Cookies and Christmas just seem to go together... Cookie swaps... baking cookies for Santa... or in the case of Blue Artichoke, baking 500 cookies in 3 days, or some craziness...
So I decided to share some cookie recipes that I like... First up are Chocolate Peppermint Cookies. I got this recipe from Blue Artichoke-- this is what I took to the cookie swap last year-- HUGE hit... I made them SO many times last year, I am pretty sure I STILL smell like peppermint. Anyway, these are TOPS on my holiday cookie list:
Chocolate Peppermint Cookies
1/2 cup butter, softened
1-1/2 cups firmly packed brown sugar
1/2 cup sugar2 large eggs
1-1/2 teaspoons vanilla extract
1/4 teaspoon mint extract
1-3/4 cups all-purpose flour
1 teaspoon baking soda
3/4 teaspoon salt
1/4 cup cocoa1 bag Andes Peppermint Crunch (*I also use the Creme de menthe chips)
Beat butter at medium speed with an electric mixer until creamy; gradually add sugars, beating well. Add eggs, 1 at a time, beating until blended after each addition. Stir in vanilla and mint extract.
Combine flour and next 3 ingredients; add to butter mixture, beating until blended.
Fold in peppermint crunch; drop dough by rounded tablespoonfuls, 3 inches apart, onto lightly greased baking sheets.
Bake at 350° for 12 to 14 minutes (do not overbake). Transfer to wire racks to cool.
Yield: 2-1/2 dozen
Adapted from Southern Living, DECEMBER 1997
Next up-- well, I have never made these... but they look YUMMY! And I am thinking of making them for my cookie swap THIS year:
Peanut Butter Brownie Cookies-->
•1 (19.5 oz.) package Pillsbury® Classic Traditional Fudge Brownie
•1/4 cup butter or margarine, melted
•4 ounces cream cheese, softened
•1 large egg
•1 cup powdered sugar
•1 cup Jif® Creamy Peanut Butter
•1/2 can Pillsbury® Chocolate Fudge Frosting
1.HEAT oven to 350°F. Beat brownie mix, melted butter, cream cheese and egg in medium bowl 50 strokes with spoon until well blended (dough will be sticky).
2.DROP dough by rounded tablespoonfuls 2 inches apart onto ungreased cookie sheets to make 24 cookies; smooth edge of each to form round cookie.
3.MIX powdered sugar and peanut butter in small bowl with spoon until mixture forms a ball. With hands, roll rounded teaspoonfuls peanut butter mixture into 24 balls. Lightly press 1 ball into center of each ball of dough.
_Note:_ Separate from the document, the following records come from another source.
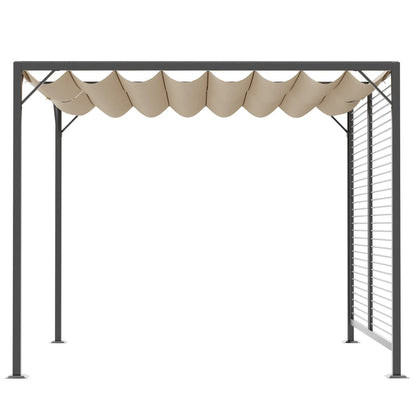 Gazebo Pergola Party Tent Canopy Tissu réglable Toit Polyester Beige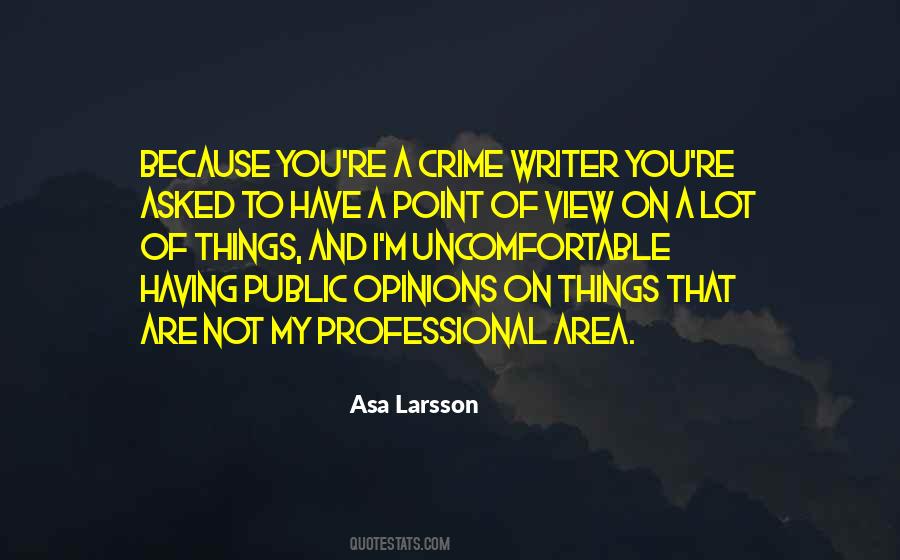 Asa Larsson Quotes #1121125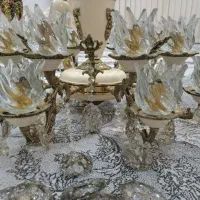 لوستر برنز ۸ شاخه ۱۶ شعله نو مفت گذاشتم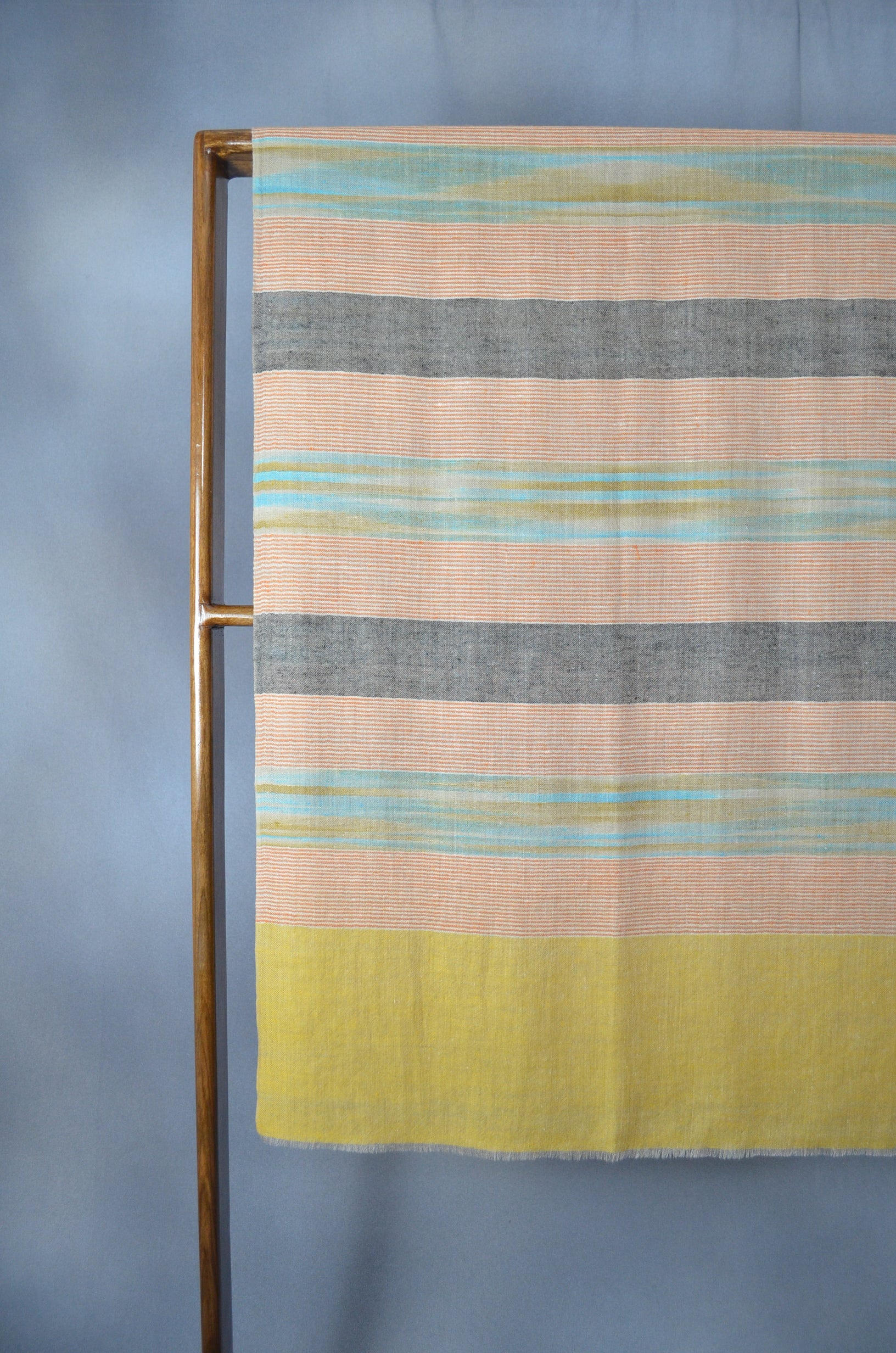 Ikat Pastle Colors Handwoven Cashmere Pashmina Scarf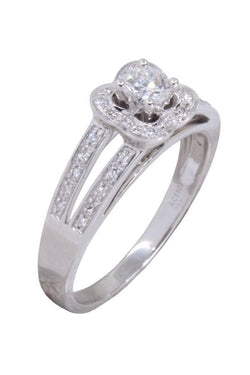 Bague Alliance MAUBOUSSIN "Chance of Love N°2" en or blanc et diamants - Castafiore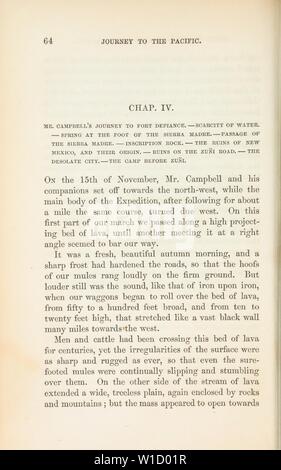 Image d'archive à partir de la page 81 du Journal d'un voyage de. Journal d'un voyage de la Mississippi vers les côtes du Pacifique avec une expédition du gouvernement des États-Unis . Diaryjourneyfro11Moll Année : 1858 Banque D'Images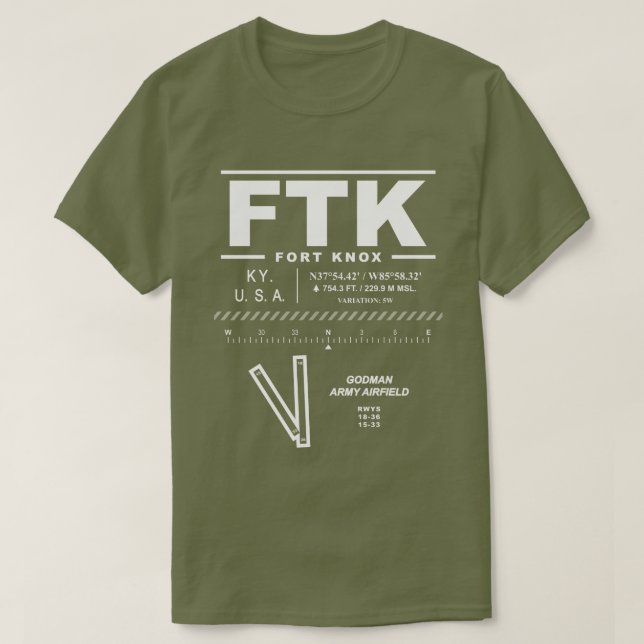 Camiseta Aeródromo del Ejército Godman FTK (Diseño del anverso)
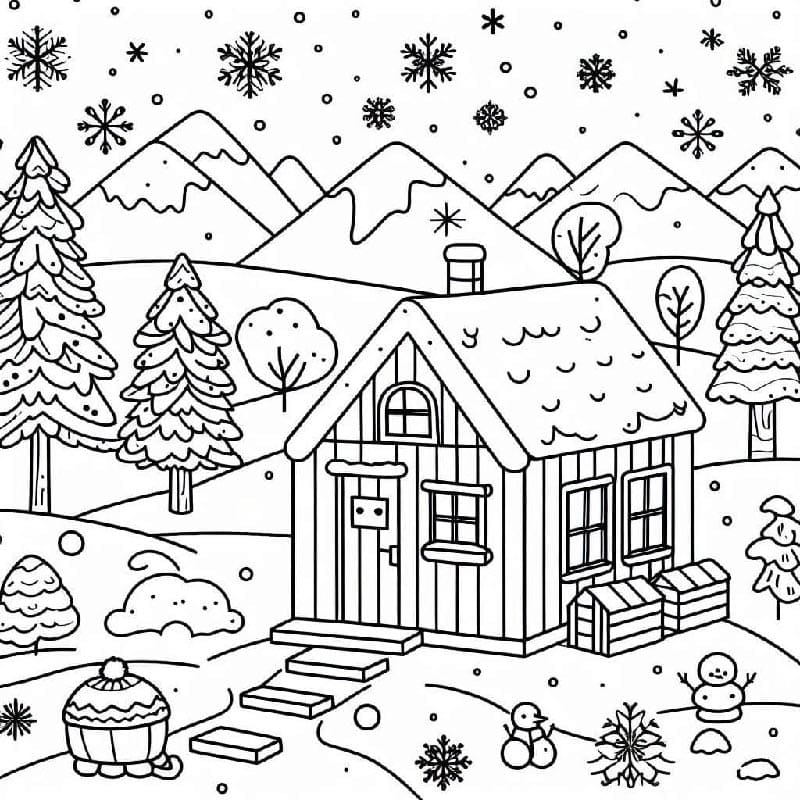 Vinter (13) fargelegging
4.BAKE 10 to 14 minutes or until edges are set. Cool on cookie sheets at least 30 minutes.
5.SPREAD thin layer of frosting over peanut butter portion of each cooled cookie.
High Altitude (above 3500 ft.):
1.FLATTEN cookies slightly before baking. Bake at 350° F for 11 to 15 minutes.
Yield: 24 cookies
And finally... these are maybe not *technically* a cookie... but they are MADE from cookies... so close enough!
1 pkg. (1 lb. 2 oz.) OREO Cookies, finely crushed, divided
1 pkg. (8 oz.) PHILADELPHIA Cream Cheese, softened
2 pkg. (8 squares each) BAKER'S Semi-Sweet Chocolate, melted
MIX 3 cups of the cookie crumbs and the cream cheese until well blended. Shape into 42 (1-inch) balls.
DIP balls in melted chocolate; place on waxed paper-covered baking sheet. (Any leftover melted chocolate can be stored in tightly covered container at room temperature and saved for another use.) Sprinkle with remaining cookie crumbs.
REFRIGERATE 1 hour or until firm. Store any leftover truffles in tightly covered container in refrigerator.
These are SUPER easy... and everyone LOVES them...
So there you are-- some ideas... or inspiration... if I am out for snow tomorrow... I think I will make some cookies... COME ON SNOW!!